- Location of Stoutland, Missouri
- Coordinates: 37°48′49″N 92°30′51″W﻿ / ﻿37.81361°N 92.51417°W
- Country: United States
- State: Missouri
- Counties: Camden, Laclede

Area
- • Total: 0.61 sq mi (1.57 km^{2})
- • Land: 0.61 sq mi (1.57 km^{2})
- • Water: 0 sq mi (0.00 km^{2})
- Elevation: 1,171 ft (357 m)

Population (2020)
- • Total: 209
- • Density: 345.8/sq mi (133.53/km^{2})
- Time zone: UTC-6 (Central (CST))
- • Summer (DST): UTC-5 (CDT)
- ZIP code: 65567
- Area code: 417
- FIPS code: 29-71008
- GNIS feature ID: 2395979

= Stoutland, Missouri =

Stoutland is a city in Camden and Laclede counties in the U.S. state of Missouri. As of the 2020 census, Stoutland had a population of 209.
==History==
The first settlement at Stoutland was made in 1869. A post office called Stoutland has been in operation since 1870. The village was named after Captain Stout, a railroad official.

==Geography==
Stoutland is located on the Camden-Laclede county line at the intersection of Missouri routes T and F. Richland is approximately 6.5 miles to the northeast in Pulaski County and Sleeper in about 5.5 miles to the southwest in Laclede County. Bear Creek flows past about two miles to the southeast and the Gasconade River is one mile further south.

According to the United States Census Bureau, the city has a total area of 0.60 sqmi, all land.

==Demographics==

Historical population
| Census | Pop. | Note | %± |
| 1920 | 300 |  | — |
| 1930 | 214 |  | −28.7% |
| 1940 | 244 |  | 14.0% |
| 1950 | 192 |  | −21.3% |
| 1960 | 172 |  | −10.4% |
| 1970 | 205 |  | 19.2% |
| 1980 | 286 |  | 39.5% |
| 1990 | 207 |  | −27.6% |
| 2000 | 177 |  | −14.5% |
| 2010 | 192 |  | 8.5% |
| 2020 | 209 |  | 8.9% |
U.S. Decennial Census

===2010 census===
As of the census of 2010, there were 192 people, 93 households, and 50 families living in the city. The population density was 320.0 PD/sqmi. There were 104 housing units at an average density of 173.3 /sqmi. The racial makeup of the city was 99.0% White and 1.0% from other races. Hispanic or Latino of any race were 5.7% of the population.

There were 93 households, of which 21.5% had children under the age of 18 living with them, 37.6% were married couples living together, 11.8% had a female householder with no husband present, 4.3% had a male householder with no wife present, and 46.2% were non-families. 38.7% of all households were made up of individuals, and 23.7% had someone living alone who was 65 years of age or older. The average household size was 2.06 and the average family size was 2.74.

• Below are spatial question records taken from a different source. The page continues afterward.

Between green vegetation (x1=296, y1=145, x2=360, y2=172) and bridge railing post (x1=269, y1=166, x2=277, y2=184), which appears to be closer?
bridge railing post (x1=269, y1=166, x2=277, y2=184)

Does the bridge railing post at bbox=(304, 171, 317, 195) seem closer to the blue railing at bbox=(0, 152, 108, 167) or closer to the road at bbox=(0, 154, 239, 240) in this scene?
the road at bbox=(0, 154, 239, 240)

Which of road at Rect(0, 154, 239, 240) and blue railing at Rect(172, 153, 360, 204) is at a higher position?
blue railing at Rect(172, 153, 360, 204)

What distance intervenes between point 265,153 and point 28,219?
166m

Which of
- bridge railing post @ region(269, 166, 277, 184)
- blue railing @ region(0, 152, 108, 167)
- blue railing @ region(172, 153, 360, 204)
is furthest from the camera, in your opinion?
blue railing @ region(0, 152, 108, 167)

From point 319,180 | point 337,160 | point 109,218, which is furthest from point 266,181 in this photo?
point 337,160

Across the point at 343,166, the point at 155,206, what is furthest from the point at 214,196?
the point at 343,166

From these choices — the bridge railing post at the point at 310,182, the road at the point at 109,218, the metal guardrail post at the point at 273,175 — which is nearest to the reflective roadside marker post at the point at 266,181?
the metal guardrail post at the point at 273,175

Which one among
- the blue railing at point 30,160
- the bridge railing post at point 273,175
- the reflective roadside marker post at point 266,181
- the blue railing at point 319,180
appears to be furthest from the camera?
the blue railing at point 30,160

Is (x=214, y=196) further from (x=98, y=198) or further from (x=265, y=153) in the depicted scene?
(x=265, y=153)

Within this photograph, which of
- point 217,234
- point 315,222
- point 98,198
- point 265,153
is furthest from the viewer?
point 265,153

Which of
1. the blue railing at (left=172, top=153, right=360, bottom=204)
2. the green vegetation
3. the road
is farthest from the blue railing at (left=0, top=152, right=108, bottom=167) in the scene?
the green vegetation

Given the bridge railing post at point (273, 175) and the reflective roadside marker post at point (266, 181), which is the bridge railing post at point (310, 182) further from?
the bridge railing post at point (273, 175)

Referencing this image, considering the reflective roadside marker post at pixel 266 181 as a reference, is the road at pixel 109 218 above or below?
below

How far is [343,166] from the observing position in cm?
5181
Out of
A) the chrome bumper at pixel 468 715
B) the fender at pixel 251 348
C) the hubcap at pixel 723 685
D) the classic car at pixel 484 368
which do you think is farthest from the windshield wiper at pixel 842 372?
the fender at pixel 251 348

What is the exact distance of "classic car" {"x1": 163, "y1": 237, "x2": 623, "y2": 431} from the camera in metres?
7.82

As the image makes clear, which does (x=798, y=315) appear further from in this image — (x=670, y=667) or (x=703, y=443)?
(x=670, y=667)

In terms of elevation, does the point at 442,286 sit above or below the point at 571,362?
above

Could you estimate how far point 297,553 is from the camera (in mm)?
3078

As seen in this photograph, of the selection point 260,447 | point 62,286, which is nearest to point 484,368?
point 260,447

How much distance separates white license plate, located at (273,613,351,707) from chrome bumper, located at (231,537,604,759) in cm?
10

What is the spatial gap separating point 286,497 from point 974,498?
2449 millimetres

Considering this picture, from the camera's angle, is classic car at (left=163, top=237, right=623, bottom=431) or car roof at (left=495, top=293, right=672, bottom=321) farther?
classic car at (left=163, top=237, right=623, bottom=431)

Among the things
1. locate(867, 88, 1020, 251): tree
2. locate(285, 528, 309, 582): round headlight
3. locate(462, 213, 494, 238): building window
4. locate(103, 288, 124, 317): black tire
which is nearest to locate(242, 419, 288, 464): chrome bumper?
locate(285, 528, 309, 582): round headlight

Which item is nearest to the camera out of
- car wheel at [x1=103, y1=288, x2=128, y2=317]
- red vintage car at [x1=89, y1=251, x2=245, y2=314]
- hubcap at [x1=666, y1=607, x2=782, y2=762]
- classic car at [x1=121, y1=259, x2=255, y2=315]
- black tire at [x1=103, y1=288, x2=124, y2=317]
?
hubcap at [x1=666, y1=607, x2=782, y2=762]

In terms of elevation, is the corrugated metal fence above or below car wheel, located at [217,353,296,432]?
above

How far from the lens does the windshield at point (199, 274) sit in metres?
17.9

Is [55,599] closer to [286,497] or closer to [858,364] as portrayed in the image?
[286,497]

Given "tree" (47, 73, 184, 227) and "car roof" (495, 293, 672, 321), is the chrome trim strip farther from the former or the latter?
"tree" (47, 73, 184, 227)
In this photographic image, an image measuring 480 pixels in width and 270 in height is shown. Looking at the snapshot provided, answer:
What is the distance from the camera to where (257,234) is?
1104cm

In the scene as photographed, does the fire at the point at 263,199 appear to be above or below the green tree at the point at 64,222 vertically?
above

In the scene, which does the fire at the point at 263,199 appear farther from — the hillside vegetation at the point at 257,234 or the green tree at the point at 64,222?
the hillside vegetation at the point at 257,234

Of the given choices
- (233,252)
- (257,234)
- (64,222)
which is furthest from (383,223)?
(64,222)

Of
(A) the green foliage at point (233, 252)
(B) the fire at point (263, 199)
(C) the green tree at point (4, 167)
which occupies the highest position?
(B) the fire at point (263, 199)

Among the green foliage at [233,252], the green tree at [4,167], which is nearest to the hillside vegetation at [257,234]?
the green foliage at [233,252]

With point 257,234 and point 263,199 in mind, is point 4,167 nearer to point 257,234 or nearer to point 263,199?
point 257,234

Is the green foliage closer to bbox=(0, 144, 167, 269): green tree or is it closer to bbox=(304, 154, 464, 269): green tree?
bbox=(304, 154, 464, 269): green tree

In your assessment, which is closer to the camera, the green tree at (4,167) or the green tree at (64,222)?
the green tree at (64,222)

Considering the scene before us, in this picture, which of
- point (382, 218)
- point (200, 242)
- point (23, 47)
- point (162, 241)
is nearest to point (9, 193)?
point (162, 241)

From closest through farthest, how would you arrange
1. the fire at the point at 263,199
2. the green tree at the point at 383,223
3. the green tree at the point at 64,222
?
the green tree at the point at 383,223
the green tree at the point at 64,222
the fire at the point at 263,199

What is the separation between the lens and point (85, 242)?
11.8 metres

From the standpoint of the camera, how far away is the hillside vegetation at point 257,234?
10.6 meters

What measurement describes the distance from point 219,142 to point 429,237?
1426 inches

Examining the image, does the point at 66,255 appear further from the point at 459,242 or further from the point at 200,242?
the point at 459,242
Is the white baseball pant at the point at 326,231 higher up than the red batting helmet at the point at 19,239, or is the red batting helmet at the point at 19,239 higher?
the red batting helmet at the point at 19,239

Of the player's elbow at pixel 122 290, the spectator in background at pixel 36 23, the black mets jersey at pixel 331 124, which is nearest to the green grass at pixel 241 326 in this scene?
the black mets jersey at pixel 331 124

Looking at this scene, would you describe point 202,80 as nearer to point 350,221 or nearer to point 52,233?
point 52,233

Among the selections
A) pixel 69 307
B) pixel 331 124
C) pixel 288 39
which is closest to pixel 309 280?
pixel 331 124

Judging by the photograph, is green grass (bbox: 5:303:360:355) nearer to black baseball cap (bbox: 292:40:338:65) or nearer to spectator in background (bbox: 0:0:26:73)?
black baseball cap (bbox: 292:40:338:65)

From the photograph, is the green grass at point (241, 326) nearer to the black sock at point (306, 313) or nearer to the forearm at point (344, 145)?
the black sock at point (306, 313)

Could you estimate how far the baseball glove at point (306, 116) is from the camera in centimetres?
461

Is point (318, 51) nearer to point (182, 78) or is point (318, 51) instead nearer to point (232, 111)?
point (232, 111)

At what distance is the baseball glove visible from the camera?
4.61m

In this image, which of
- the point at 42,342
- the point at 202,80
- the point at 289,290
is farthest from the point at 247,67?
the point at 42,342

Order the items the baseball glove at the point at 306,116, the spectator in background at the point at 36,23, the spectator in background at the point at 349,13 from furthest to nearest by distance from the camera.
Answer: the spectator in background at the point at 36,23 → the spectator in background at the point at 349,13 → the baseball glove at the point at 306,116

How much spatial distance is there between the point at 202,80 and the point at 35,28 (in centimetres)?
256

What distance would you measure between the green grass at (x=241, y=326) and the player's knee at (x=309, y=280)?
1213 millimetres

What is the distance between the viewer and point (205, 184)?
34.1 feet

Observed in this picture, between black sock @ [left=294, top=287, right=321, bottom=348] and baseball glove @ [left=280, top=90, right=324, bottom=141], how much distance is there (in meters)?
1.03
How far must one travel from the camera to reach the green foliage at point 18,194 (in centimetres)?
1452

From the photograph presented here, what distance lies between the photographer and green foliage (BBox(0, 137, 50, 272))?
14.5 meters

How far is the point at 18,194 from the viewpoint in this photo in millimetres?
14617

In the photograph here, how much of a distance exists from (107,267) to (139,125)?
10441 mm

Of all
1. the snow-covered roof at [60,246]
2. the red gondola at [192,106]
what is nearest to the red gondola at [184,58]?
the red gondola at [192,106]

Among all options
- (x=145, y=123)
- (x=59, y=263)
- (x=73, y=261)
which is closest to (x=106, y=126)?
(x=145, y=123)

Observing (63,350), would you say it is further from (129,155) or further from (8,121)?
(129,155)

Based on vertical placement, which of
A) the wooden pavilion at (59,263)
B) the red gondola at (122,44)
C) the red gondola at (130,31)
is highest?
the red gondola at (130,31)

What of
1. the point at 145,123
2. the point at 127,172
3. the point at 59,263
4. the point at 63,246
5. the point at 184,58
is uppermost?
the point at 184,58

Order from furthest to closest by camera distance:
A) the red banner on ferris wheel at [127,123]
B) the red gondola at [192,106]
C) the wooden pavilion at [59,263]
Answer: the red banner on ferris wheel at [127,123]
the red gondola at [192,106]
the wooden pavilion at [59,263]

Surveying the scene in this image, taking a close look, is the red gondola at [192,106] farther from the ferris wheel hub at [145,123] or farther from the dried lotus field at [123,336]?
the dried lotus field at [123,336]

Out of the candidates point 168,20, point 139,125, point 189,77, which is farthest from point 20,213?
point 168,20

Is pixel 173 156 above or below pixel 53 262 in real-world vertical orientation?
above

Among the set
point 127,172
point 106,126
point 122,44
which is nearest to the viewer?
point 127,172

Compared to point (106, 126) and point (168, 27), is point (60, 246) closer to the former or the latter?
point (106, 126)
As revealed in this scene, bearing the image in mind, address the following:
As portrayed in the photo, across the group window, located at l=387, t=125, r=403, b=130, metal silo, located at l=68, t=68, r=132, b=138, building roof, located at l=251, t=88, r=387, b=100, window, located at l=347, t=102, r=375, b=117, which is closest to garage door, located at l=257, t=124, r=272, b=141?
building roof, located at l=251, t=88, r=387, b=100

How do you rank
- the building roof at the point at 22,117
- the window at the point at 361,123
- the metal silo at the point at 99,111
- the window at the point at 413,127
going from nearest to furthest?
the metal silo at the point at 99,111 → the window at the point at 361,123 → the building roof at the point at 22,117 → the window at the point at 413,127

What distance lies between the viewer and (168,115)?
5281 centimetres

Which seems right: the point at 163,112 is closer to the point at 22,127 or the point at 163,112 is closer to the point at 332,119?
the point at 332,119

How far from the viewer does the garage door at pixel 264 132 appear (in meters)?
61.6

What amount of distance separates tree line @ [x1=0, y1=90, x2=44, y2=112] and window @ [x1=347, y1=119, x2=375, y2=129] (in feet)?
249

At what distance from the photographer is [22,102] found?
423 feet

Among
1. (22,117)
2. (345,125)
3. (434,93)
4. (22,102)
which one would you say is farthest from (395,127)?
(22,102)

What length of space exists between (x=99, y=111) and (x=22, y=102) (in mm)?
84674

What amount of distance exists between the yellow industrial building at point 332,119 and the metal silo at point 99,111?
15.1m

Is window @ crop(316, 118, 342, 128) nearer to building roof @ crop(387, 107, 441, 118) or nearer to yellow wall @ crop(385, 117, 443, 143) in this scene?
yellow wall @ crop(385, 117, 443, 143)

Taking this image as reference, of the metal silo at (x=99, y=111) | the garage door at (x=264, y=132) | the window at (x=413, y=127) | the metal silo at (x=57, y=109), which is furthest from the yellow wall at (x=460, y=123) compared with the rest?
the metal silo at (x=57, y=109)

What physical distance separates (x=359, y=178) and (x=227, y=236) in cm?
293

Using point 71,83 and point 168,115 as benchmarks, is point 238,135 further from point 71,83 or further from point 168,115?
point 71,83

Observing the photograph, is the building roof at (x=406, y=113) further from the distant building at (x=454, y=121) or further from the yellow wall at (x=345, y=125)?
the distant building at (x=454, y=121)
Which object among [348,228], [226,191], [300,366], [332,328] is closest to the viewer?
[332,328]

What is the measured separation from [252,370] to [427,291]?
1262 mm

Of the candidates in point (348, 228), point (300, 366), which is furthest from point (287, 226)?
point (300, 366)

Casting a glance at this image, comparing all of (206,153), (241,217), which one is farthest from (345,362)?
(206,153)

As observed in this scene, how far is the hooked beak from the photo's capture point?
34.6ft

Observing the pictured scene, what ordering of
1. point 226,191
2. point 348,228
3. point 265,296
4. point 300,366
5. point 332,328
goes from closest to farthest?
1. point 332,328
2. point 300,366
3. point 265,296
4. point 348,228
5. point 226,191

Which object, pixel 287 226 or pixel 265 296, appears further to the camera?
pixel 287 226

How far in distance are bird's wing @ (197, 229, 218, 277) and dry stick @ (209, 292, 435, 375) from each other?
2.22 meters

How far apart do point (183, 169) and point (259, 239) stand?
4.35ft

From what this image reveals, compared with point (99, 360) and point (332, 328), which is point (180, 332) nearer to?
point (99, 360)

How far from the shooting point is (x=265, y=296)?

The median age in the city was 46.4 years. 16.1% of residents were under the age of 18; 6.8% were between the ages of 18 and 24; 24% were from 25 to 44; 30.1% were from 45 to 64; and 22.9% were 65 years of age or older. The gender makeup of the city was 48.4% male and 51.6% female.

===2000 census===
As of the census of 2000, there were 177 people, 81 households, and 52 families living in the village. The population density was 296.7 PD/sqmi. There were 97 housing units at an average density of 162.6 /sqmi. The racial makeup of the village was 95.48% White, and 4.52% from two or more races.

There were 81 households, out of which 24.7% had children under the age of 18 living with them, 49.4% were married couples living together, 11.1% had a female householder with no husband present, and 35.8% were non-families. 34.6% of all households were made up of individuals, and 8.6% had someone living alone who was 65 years of age or older. The average household size was 2.19 and the average family size was 2.81.

In the village, the population was spread out, with 20.9% under the age of 18, 5.6% from 18 to 24, 29.4% from 25 to 44, 23.7% from 45 to 64, and 20.3% who were 65 years of age or older. The median age was 40 years. For every 100 females, there were 80.6 males. For every 100 females age 18 and over, there were 84.2 males.

The median income for a household in the village was $31,250, and the median income for a family was $41,875. Males had a median income of $30,500 versus $28,214 for females. The per capita income for the village was $15,476. About 5.1% of families and 5.5% of the population were below the poverty line, including 6.3% of those under the age of eighteen and 16.7% of those 65 or over.

==Education==
Stoutland R-II School District operates one elementary school and Stoutland High School.

Stoutland has a public library, a branch of the Camden County Library District.